Another recent release has been that of Cardhu Gold Reserve. Like Haig Club it’s relatively light on the palate at first, it’s a shy creature that begins to rush up through aromatic, woody flavours that become increasingly autumnal. There’s a taste of toffee apple that’s well complemented by a subtly spicy finish that gives a festive edge. It’s not strongly flavoured and goes more for balance than statement which for the pure malt advocate may seem insipid rather than intriguing but will please the more causal drinker. Overall there is a quality to the orchard mellowness of the dram but it’s a little too breezy to claim the distinction it might be hoping for as Gold Reserve.

The last year has seen major players look to attract new drinkers via innovative and fun approaches to the uisge beatha: Cardhu has launched a mildly Mills and Boon gift set that encourages you to take your whisky into the bath with chocolates and aromatic candles, Glenfiddich has launched an online gallery allowing patrons to select and personalise their whisky before purchase and Glenmorangie launched the Taghta (meaning ‘Chosen’), a crowd sourced whisky based on the preferences of its drinkers. While Johnnie Walker, ever the showman, has been dropping ice cubes from a ten thousand year old Greenlandic glacier in its Blue Label.

All welcome fun but, for me, it’s what’s in the glass that counts.
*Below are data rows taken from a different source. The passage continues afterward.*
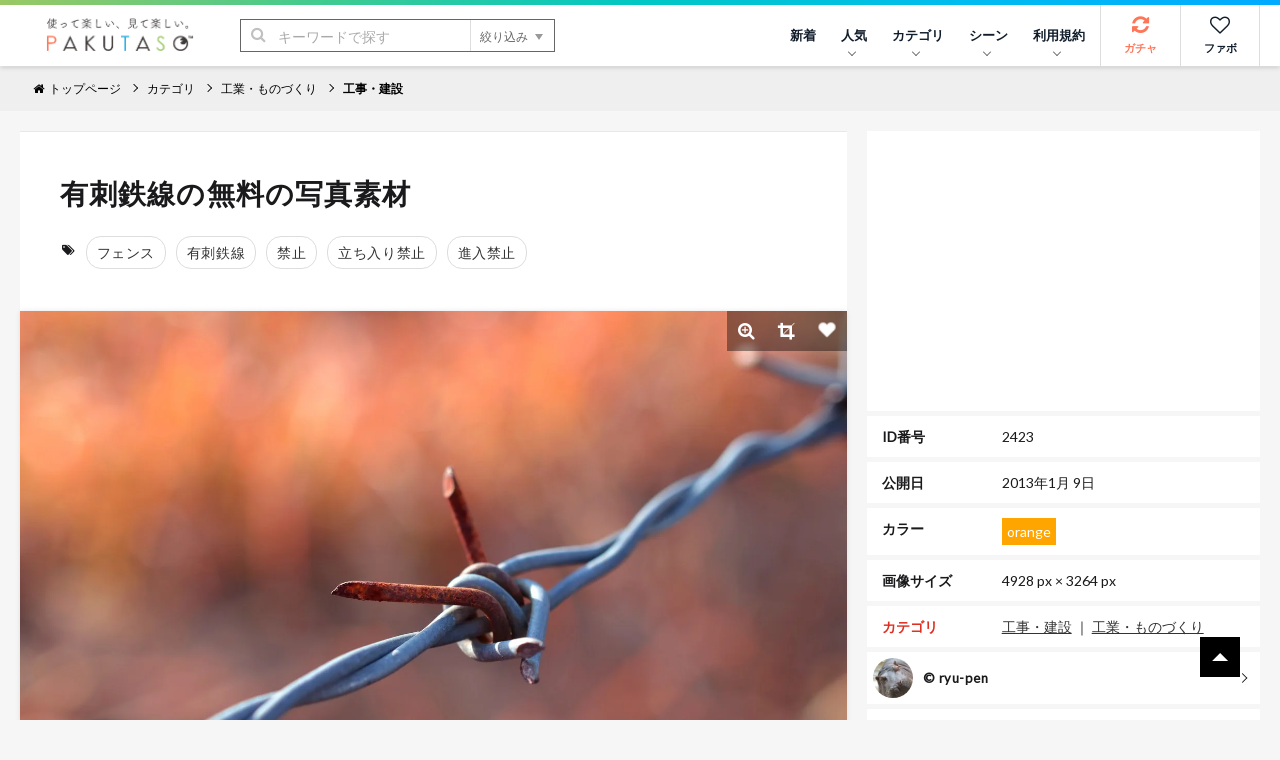

--- FILE ---
content_type: text/html; charset=utf-8
request_url: https://www.google.com/recaptcha/api2/aframe
body_size: 251
content:
<!DOCTYPE HTML><html><head><meta http-equiv="content-type" content="text/html; charset=UTF-8"></head><body><script nonce="JzH5KiFv8iV60PHi6P-CAw">/** Anti-fraud and anti-abuse applications only. See google.com/recaptcha */ try{var clients={'sodar':'https://pagead2.googlesyndication.com/pagead/sodar?'};window.addEventListener("message",function(a){try{if(a.source===window.parent){var b=JSON.parse(a.data);var c=clients[b['id']];if(c){var d=document.createElement('img');d.src=c+b['params']+'&rc='+(localStorage.getItem("rc::a")?sessionStorage.getItem("rc::b"):"");window.document.body.appendChild(d);sessionStorage.setItem("rc::e",parseInt(sessionStorage.getItem("rc::e")||0)+1);localStorage.setItem("rc::h",'1769424526997');}}}catch(b){}});window.parent.postMessage("_grecaptcha_ready", "*");}catch(b){}</script></body></html>

--- FILE ---
content_type: application/javascript; charset=utf-8
request_url: https://fundingchoicesmessages.google.com/f/AGSKWxX3JDxylrMa4oiIT-ga7qaJkoiqEinG3gyvXjDsAasEOiHmGecsucq1tFdyvidwZktaac12dhT29kL442fsj7a63AOo1_TsCZGfKZtWFqVn2OBQYh_EvFBNAFgdoiPWJgbeb-y5kQBR167gWLXV52oQ-DBwizDPitcyYDhZsbcJvqthnov-ovCxtIfC/_/doubleclick.min/lib/ad.js/files/ad-/bennerad.min./adx_blacklist.js
body_size: -1290
content:
window['61ceea7f-ea96-40d8-9bc9-fd8dda5d3c33'] = true;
I was recently fortunate enough to attend a Balvenie tasting offering two dozen whiskies illustrating the Speyside distiller’s range of method and product. Notably there was an aged founder’s reserve, presented in its 1980s cognac bottle, as well as a number of 25 year olds, darker and deeper in their tastes. The star of the show was the new Tun 1509 made from 42 selected casks and married in a tun four times the size of its predecessor ‘1401’.

These ‘Tun’ releases attract considerable attention, due to the limited amount available- batch no.1 from Tun 1509 is already getting bids of £270 per bottle online, up from its launch price of £175. While Tun 1401 bottles are now worth in excess of £1700. Thankfully the 1509 is drinkable too: soft and almost creamy in the mouth with an open sweetness that kisses you straight back.
At the tasting these rare and expensive beasts predictably attracted a raft of suitors proclaiming them ‘veh, veh good whiskies.’ I moved down the table, hoping to be more serendipitous, in company at least. As well as the 1509 Balvenie were celebrating their single barrel range, the traditional oak 25 year old being the champion – stunning in its caramel depth, rich, sweet and slightly spicy. However, although it retails at £445 a bottle, it was its much poorer relation, the 12 year old single barrel first fill (£45) that I found more interesting.

This single malt was genuinely exceptional, it sat perfectly. No two casks of single barrel whisky are ever the same, even if they are the same type and filled from the same distillation. Therein lies the magic of these whiskies. Initially sweet, fruity bursts gave way to a smoothness that hinted at banana before settling on vanilla, there were dancing gestures of spice that slowly ebbed to be replaced by a more lingering sweetness, that paid tribute to a deeper, bourbon like oakiness. But what was most impressive was the sophistication. There was not one thematic taste but a complex alchemy of flavours, chiming in harmony, sparking your taste buds into conversation with one another.

Fittingly I was joined by brand ambassador Sam Simmons, who also held a reverence for the single barrels, confiding that they make excellent companions when undertaking a doctorate in the poetry of Ezra Pound.

Fortunately then, while the Scotch industry is currently noted for big name expansion as the likes of Diageo look to capitalise on their considerable investments; Balvenie have proved you don’t need a flash bottle, or a large bank account, to distinguish the petals from the crowd.